Forêts noires
Roman de Romain Verger.
Ce qu’il découvre sur place, c’est un lieu fascinant. Entre le volcan et le village, l’immensité forestière impose sa présence. Elle capte, capture. Elle joue tel un aimant. Il sait qu’il ne pourra lui résister longtemps.
« La vision de Shintaro assis quotidiennement sur ses marches m’emplissait de mélancolie ; et lorsqu’il lui arrivait de tourner la tête, je ne pouvais soutenir son regard sans ressentir aussitôt l’appel pressant et délétère de la forêt. »

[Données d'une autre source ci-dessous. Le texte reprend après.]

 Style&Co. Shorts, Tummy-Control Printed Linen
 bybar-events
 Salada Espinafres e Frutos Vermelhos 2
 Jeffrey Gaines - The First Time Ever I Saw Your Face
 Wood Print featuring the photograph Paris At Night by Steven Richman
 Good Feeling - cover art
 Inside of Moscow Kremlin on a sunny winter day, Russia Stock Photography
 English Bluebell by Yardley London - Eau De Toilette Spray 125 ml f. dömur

Quelques mois plus tard, c’est avec cet homme étrange, énigmatique, lui « dont l’œil portait la trace du paysage » qu’il décide d’entrer en contact direct avec la densité des arbres. Il pénètre dans l’inconnu. N’en sortira plus. Ce qu’il y découvre a plus à voir avec son monde intérieur (rêvé, réel ou imaginaire) qu’avec la forêt elle-même. Celle qu’il arpente à couvert, en compagnie du silencieux Shintaro, ouvre et fait remonter en surface des épisodes particuliers de son propre parcours. Tous, liés à la mort, servent de trame à des fragments de sauvagerie forestière où apparaît toujours un dénommé Vlad, personnage ténébreux, officiant en Sologne ou en forêt de Meaulnes, chasseur chevronné, traqueur de gibier habitué à téter le sang chaud directement au cou des bêtes et à se visser sur le crâne la coiffe du dernier cerf tué.

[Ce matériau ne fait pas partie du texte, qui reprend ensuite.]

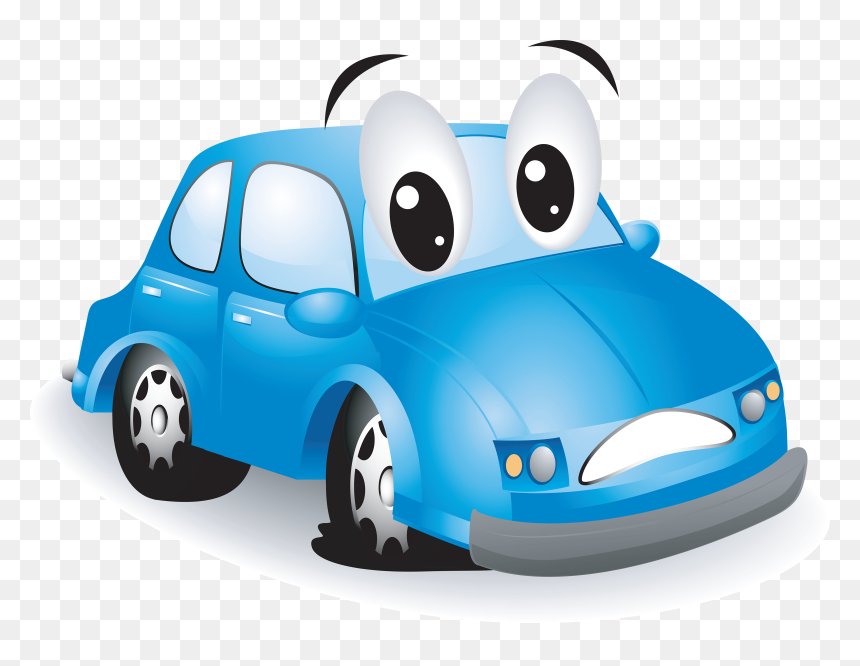 Motor Vehicle,cartoon,clip Of Transport,animated Cartoon,model - Car With Flat Tire, HD Png Download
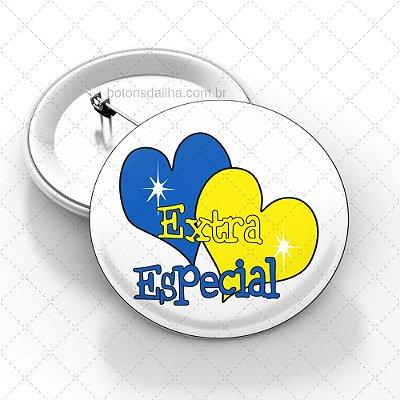 Boton Dia Internacional da Síndrome de Down - Modelo 17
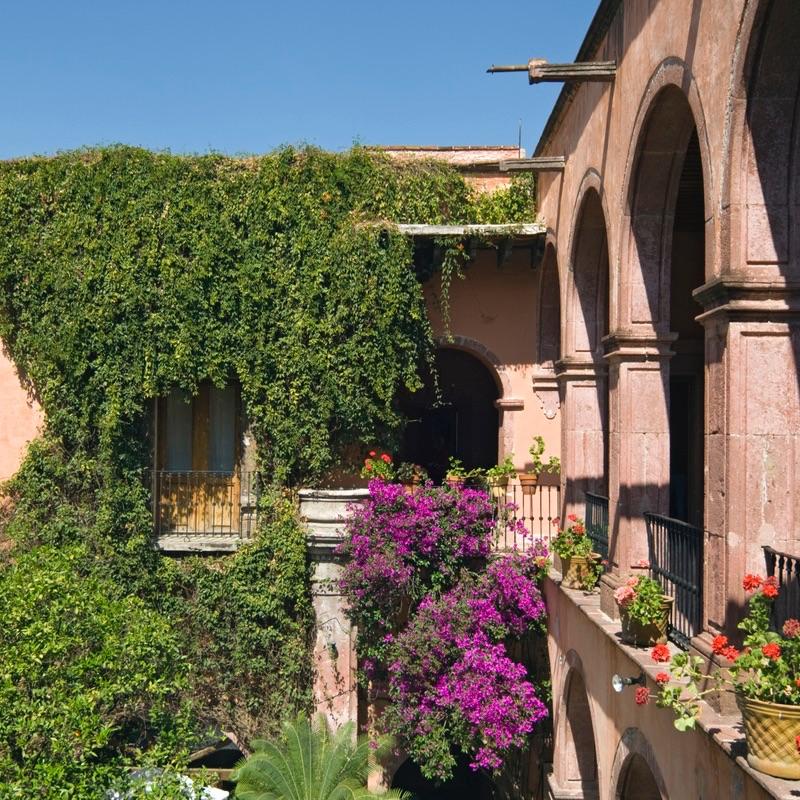 Hotel Courtyard, San Miguel de Allende, Mexico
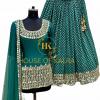 Wedding dresses for indian wedding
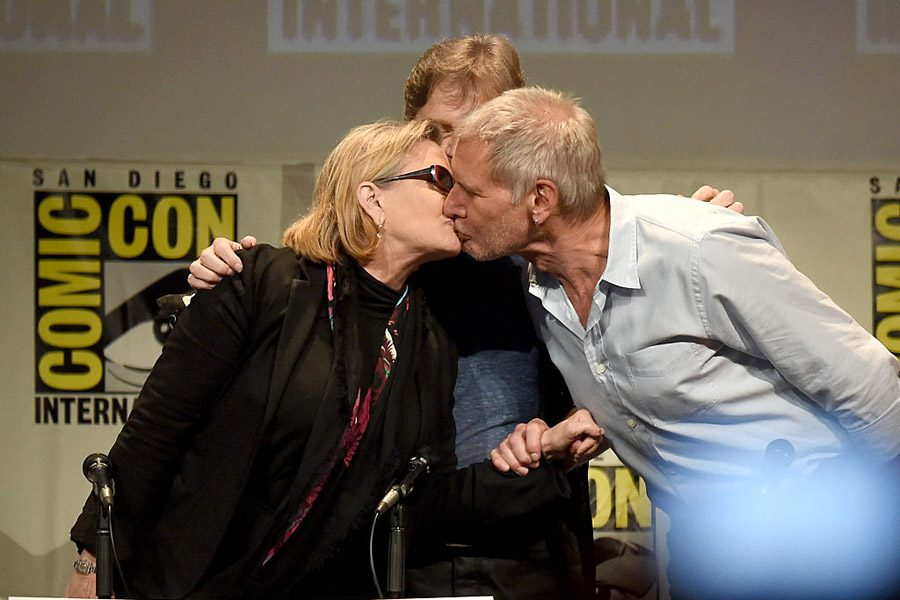 Harrison Ford Kisses Carrie Fisher Picture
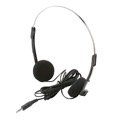 Soundlab HP-1110 Dynamic Stereo Headphones 3.5MM Jack With 6.3 MM 1/4 Adapter Cord Length 1.2 Meter, Part # HPS010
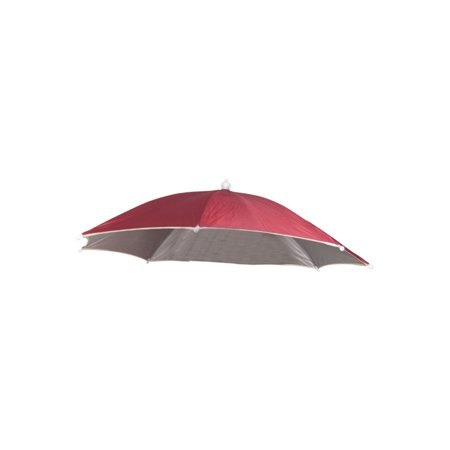 Hands Free Fishing Beach Sports Umbrella Hat Deep Red](Hat Umbrellas)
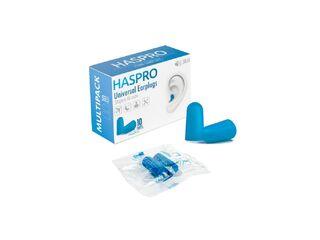 Stopery do uszu - Haspro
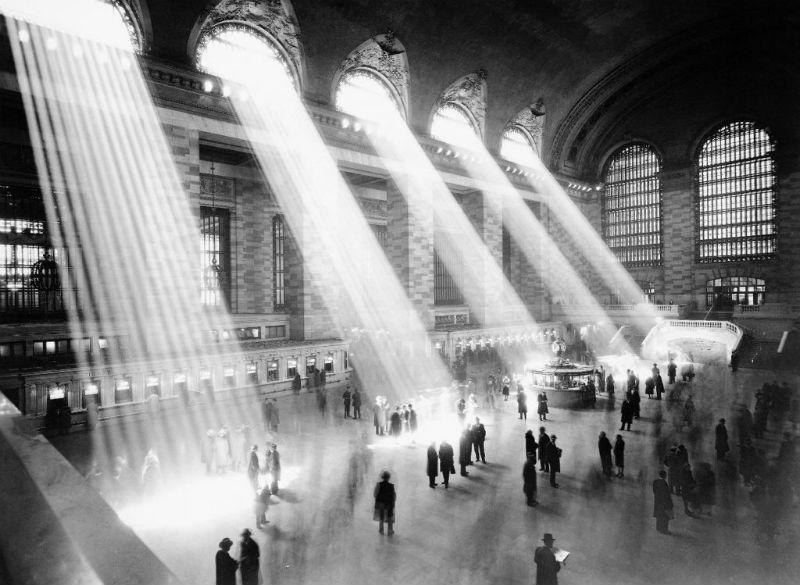 Imagen de luz en el vestíbulo principal de la Estación Central de Nueva York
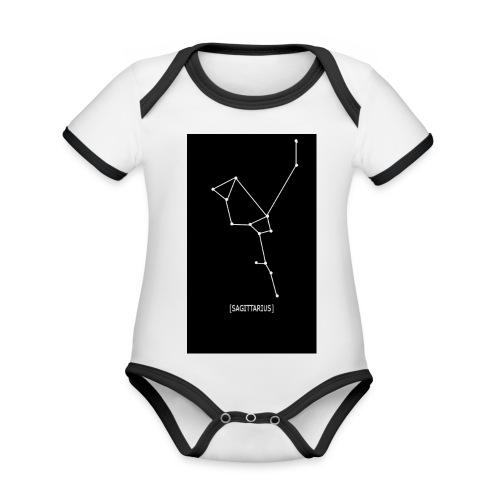 SAGITTARIUS EDIT - Organic Baby Contrasting Bodysuit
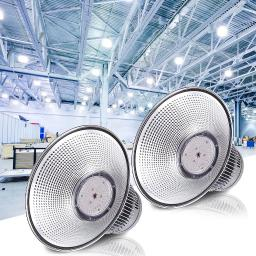 """DELight 2Pcs 150W 18"""" LED High Bay Light 16000lm 6000K-6500K with Heat Sink Factory Industry Lighting Feature"""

« La balle avait blessé le cerf au garrot d’où le sang coulait à flots. Alors Vlad s’agenouilla, y colla sa bouche et s’en soûla. Puis, lorsqu’il eut fini et qu’il se fut relevé, le menton et le cou barbouillés, vacillant sous la lune, je m’accroupis et bus à mon tour à même le trou. Le sang me brûlait la trachée. Chaque gorgée me consumait d’un plaisir arriéré, charriait un flot de visions incultes et de réminiscences : l’immense dos de Vlad tout flagellé de ronces et le torrent qui déferlait.
Plus il pénètre dans Aokigahara Jukai et plus les souvenirs et les rites initiatiques affluent. Romain Verger les décrit, les enroule avec ce tact et cette précision (pour dire la métamorphose du réel) qui traversaient déjà Grande Ourse, son précédent roman et que soutient ici une force narrative très maîtrisée. Peu à peu, les distances s’annihilent. Des scènes équivoques et archaïques s’invitent dans la nuit verte qui sévit au cœur de la forêt japonaise. La Mer d’arbres porte avec rudesse - et jusqu’au bout - le corps encore vivant de celui qui n’a pas su, n’a pas pu, résister à son pouvoir attractif en lui insufflant ses penchants maléfiques et oniriques.
Romain Verger : Forêts noires, Quidam éditeur.